Source ▸

Posted on 05/15/2025 5:52:51 AM PDT by Miami Rebel
U.S. President Donald Trump on Thursday said he told Apple CEO Tim Cook that he doesn’t want the tech giant to build its products in India, taking shots at the company’s moves to diversify production away from China and urging him to pivot Stateside.
“I had a little problem with Tim Cook yesterday,” Trump said. “I said to him, ‘my friend, I treated you very good. You’re coming here with $500 billion, but now I hear you’re building all over India.’ I don’t want you building in India.”
Trump was referencing Apple’s commitment of a $500 billion investment in the U.S. which was announced in February.
Apple has been ramping up production in India with the aim of making around 25% of global iPhones in the country in the next few years, as it looks to reduce reliance on China, where around 90% of its flagship smartphone is currently assembled.
“I said to Tim, I said, ‘Tim look, we treated you really good, we put up with all the plants that you build in China for years, now you got to build us. We’re not interested in you building in India, India can take care of themselves ... we want you to build here’,” Trump said. The U.S. president added that Apple is going to be “upping” its production in the United States, without disclosing further details.

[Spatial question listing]
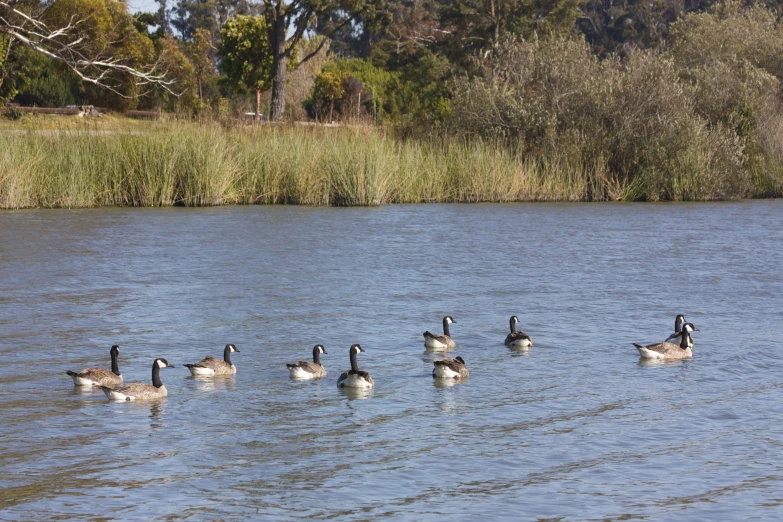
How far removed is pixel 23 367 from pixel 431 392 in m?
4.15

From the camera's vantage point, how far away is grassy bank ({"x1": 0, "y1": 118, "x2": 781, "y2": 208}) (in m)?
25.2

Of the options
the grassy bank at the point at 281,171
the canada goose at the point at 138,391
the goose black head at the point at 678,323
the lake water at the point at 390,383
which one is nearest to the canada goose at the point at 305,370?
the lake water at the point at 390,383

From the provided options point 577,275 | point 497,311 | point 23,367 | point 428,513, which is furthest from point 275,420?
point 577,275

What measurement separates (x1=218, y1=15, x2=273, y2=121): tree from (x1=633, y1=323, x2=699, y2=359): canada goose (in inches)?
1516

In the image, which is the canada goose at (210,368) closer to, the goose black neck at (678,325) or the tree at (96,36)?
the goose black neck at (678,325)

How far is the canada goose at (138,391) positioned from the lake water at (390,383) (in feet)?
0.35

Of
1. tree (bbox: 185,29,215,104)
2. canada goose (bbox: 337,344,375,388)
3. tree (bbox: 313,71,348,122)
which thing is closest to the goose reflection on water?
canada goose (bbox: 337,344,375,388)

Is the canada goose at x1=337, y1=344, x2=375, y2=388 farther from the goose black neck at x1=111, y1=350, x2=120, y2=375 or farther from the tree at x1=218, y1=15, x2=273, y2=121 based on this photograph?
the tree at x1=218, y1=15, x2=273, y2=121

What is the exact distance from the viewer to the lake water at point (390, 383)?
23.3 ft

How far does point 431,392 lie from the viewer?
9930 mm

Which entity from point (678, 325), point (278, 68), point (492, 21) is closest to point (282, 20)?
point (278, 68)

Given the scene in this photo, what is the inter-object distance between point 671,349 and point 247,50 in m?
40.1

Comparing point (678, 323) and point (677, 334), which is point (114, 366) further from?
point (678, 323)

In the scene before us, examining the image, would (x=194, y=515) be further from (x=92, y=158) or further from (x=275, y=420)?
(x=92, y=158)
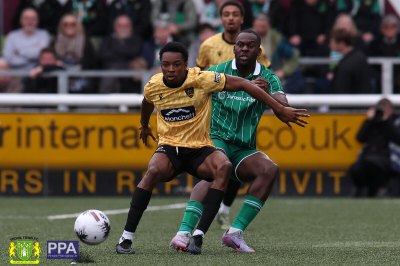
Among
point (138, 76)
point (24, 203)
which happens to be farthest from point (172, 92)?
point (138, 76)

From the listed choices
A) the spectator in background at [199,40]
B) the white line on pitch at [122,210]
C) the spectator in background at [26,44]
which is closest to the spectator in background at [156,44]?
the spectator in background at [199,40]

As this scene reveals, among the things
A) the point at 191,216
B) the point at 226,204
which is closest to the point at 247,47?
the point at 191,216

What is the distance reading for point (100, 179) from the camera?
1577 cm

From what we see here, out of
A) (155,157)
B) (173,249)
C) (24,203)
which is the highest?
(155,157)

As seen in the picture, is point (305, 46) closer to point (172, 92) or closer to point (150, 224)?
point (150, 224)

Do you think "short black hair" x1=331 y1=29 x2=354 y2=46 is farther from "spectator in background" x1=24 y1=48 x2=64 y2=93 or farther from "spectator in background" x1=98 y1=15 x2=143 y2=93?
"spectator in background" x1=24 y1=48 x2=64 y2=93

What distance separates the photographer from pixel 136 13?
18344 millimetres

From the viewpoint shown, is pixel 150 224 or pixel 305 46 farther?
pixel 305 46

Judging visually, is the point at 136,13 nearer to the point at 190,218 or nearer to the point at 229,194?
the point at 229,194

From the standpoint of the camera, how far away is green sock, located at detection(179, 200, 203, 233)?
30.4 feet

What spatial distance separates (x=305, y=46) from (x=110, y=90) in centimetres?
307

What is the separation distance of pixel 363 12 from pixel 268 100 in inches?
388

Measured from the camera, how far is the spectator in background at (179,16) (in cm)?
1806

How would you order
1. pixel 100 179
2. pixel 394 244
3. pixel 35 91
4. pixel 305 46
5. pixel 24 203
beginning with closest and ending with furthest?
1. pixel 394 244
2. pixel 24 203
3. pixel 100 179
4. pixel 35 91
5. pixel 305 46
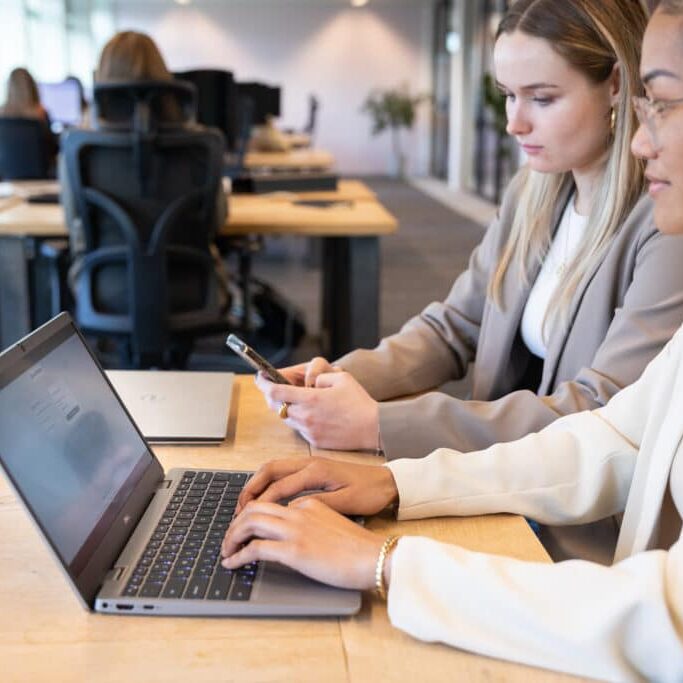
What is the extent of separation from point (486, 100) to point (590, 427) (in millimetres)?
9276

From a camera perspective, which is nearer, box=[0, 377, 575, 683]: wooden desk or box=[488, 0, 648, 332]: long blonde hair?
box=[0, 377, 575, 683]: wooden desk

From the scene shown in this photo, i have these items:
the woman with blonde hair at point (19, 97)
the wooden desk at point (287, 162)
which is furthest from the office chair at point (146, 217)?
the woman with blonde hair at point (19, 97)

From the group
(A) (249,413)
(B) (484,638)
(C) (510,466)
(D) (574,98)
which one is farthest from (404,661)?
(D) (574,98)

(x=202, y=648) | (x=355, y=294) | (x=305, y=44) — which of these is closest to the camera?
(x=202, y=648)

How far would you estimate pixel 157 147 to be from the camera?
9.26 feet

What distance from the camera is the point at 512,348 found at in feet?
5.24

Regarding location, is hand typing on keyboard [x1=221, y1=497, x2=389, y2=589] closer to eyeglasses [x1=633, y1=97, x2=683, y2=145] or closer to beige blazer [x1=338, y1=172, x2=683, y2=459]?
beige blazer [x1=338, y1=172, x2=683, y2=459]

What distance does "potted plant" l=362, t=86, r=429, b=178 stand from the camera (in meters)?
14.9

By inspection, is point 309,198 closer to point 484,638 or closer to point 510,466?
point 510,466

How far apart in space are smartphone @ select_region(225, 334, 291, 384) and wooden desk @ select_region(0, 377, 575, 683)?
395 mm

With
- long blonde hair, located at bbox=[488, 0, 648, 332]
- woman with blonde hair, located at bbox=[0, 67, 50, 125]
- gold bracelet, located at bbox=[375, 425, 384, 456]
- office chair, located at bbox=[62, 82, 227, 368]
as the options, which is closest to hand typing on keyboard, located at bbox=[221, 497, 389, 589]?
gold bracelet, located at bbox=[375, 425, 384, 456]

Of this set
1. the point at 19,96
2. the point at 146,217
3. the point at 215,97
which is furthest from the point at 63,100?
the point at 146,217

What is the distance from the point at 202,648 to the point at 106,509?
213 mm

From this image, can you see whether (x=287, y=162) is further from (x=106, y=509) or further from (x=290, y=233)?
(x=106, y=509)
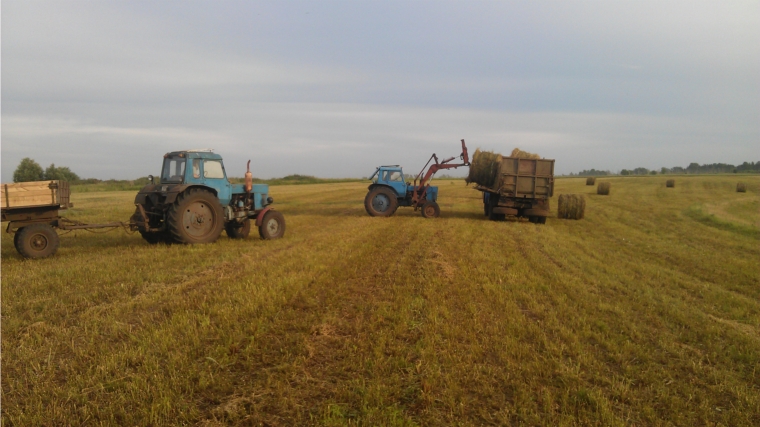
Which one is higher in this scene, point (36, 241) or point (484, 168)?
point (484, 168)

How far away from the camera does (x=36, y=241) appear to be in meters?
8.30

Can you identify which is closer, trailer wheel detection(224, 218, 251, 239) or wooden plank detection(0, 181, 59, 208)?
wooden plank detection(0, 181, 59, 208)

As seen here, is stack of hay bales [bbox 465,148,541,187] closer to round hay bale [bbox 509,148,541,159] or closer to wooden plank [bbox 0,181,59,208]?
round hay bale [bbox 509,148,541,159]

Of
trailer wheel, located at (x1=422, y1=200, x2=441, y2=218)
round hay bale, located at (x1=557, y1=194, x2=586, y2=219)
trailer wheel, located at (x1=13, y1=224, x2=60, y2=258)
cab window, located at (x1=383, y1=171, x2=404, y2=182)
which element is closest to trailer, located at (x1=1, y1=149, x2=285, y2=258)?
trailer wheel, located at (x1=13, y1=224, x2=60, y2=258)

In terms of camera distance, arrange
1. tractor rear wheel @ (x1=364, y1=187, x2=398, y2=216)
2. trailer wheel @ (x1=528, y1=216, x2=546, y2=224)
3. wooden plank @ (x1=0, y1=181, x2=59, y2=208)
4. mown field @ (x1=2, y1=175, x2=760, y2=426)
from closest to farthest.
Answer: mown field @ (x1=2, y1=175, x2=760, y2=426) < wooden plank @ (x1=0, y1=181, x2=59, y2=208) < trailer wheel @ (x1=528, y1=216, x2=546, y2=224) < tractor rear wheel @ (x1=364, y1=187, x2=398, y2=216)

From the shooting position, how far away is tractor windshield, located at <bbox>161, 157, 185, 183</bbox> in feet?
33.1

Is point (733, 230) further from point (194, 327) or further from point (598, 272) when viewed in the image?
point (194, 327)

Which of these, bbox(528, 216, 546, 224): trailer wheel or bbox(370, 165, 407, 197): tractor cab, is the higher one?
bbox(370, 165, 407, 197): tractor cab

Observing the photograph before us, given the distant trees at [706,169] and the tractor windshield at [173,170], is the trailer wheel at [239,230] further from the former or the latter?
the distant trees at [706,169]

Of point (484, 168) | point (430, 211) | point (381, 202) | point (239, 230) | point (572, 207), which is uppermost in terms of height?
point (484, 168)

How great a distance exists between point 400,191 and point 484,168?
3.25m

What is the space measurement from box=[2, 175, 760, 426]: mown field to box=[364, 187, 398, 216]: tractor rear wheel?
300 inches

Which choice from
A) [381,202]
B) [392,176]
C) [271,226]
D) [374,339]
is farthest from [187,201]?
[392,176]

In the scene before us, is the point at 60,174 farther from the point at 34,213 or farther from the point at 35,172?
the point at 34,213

--

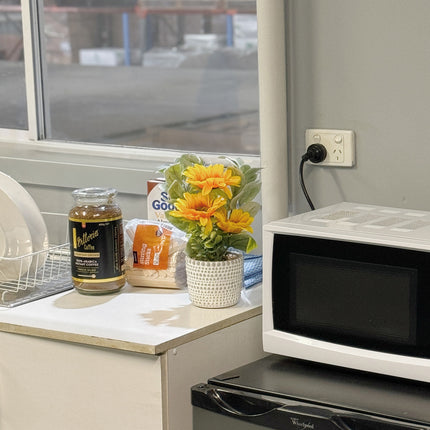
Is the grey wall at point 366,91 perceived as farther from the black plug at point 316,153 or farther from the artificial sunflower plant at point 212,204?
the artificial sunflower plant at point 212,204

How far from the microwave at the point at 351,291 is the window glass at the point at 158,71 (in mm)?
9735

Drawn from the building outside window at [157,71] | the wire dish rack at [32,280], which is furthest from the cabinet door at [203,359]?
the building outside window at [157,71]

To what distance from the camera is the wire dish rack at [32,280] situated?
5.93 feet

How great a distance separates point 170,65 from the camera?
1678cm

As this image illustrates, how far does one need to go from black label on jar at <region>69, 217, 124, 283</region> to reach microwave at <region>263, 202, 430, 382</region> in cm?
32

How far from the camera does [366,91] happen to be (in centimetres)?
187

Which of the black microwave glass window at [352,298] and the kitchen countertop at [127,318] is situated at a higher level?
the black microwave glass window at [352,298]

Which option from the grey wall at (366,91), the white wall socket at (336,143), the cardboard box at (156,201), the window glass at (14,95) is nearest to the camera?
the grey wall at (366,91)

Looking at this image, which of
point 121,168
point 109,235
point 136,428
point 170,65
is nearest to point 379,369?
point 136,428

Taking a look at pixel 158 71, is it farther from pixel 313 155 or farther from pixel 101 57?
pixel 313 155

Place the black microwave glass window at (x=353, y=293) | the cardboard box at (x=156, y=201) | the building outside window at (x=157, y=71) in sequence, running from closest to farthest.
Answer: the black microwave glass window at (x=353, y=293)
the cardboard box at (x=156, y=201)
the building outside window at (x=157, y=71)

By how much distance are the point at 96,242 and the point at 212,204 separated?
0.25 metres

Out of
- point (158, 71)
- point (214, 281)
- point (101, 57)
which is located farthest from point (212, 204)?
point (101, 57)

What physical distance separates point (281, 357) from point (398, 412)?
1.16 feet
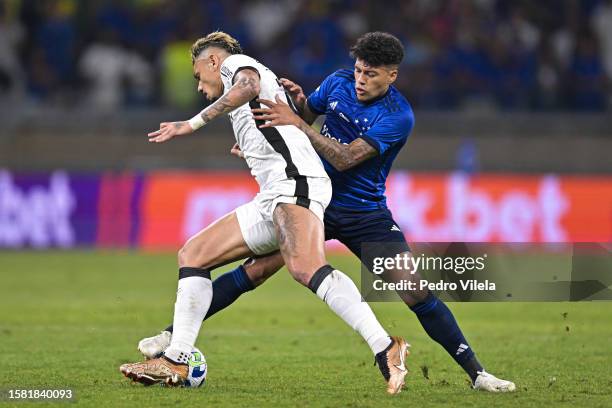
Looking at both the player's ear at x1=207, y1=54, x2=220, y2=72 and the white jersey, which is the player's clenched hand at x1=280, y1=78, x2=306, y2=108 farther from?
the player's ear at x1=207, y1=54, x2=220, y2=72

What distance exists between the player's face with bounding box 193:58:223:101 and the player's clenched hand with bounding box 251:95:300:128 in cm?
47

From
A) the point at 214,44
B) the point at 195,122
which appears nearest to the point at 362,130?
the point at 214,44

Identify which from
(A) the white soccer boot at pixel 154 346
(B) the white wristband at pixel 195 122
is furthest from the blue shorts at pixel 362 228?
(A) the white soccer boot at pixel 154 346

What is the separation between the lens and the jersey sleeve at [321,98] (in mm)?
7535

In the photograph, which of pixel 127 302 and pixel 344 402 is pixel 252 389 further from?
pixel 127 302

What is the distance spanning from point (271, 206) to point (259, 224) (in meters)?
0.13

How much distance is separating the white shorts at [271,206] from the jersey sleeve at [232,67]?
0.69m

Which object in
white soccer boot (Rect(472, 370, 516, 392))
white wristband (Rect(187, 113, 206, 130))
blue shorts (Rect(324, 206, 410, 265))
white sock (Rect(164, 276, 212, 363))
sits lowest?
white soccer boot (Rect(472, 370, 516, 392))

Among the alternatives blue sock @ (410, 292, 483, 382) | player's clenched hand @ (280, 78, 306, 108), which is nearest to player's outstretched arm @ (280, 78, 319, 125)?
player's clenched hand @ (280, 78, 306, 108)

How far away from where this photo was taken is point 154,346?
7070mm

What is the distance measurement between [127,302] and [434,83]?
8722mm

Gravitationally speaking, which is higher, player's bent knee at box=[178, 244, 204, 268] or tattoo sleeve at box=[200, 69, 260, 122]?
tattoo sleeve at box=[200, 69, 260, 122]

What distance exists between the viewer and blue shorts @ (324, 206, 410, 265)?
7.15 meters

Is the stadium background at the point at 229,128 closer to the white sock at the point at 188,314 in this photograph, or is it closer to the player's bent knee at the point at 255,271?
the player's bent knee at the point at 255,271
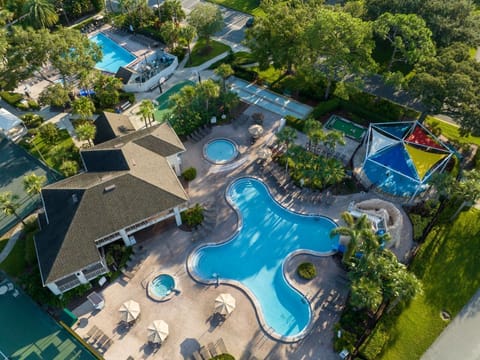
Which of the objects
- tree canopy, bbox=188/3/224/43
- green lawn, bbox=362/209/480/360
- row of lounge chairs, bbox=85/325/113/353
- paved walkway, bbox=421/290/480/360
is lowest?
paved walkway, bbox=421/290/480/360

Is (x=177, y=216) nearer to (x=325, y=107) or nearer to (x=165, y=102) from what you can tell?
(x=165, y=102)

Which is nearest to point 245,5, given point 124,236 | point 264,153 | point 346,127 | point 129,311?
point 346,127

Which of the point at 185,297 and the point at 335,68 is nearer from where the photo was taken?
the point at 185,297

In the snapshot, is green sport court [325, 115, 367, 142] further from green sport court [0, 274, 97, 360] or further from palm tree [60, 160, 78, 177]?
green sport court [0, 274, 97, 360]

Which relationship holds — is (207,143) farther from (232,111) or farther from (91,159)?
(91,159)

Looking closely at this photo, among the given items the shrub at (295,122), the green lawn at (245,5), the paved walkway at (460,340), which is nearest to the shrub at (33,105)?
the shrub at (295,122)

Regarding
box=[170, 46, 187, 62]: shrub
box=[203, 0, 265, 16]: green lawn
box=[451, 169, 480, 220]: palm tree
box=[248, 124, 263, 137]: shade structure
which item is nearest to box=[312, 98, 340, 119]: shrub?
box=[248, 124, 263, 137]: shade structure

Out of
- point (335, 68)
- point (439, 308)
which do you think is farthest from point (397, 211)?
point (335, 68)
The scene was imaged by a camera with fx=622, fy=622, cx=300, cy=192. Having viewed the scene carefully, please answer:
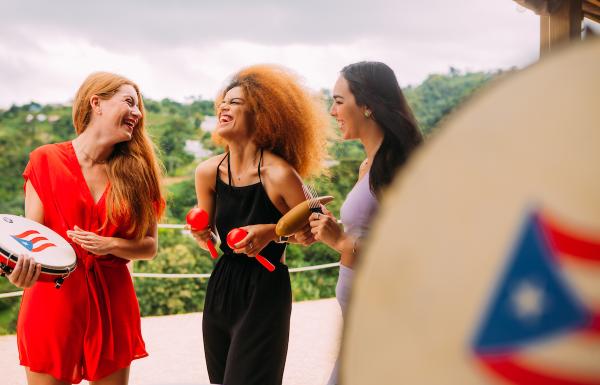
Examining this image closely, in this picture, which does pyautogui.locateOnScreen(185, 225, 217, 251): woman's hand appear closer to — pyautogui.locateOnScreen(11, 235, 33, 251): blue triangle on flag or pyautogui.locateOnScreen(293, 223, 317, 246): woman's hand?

Things to do ▸
1) In the article about Trump and Apple's production in India, condense the paragraph beginning "Apple has been ramping up production" into a short list that keeps its main facts.
2) Carry the article about Trump and Apple's production in India forward from its last sentence.
The listing is not needed for any of this work.

Answers given ▸
1)
- Apple is increasing production in India.
- It aims to make around 25% of global iPhones there in the next few years.
- The goal is to reduce its reliance on China.
- Around 90% of iPhones are currently assembled in China.

2)
CNBC has reached out to Apple.
Trump made the comments about the U.S. tech giant while discussing Washington’s broader trade relations with India.
Trump said India is “one of the highest tariff nations in the world,” adding the country has offered a deal to the U.S. where “they are willing to literally charge us no tariff.”
Under the White House’s trade protectionist policies revealed in April, Trump has imposed a so-called “reciprocal tariff” of 26% on Indian goods, which has been temporarily lowered until July.
Apple’s main assembly partner in India, Foxconn, received approval from the Indian government on Monday to build a semiconductor plant in the country in a joint venture with HCL Group.
Apple has spent decades building up its supply chain in China, but has looked to other countries like Vietnam and India to expand its production capacity.
But experts generally agree that moving production of the iPhone to the U.S. would be highly unlikely because of the final price of the end product. Varying estimates put the cost of an iPhone between $1,500 to $3,500, if it were made in the US.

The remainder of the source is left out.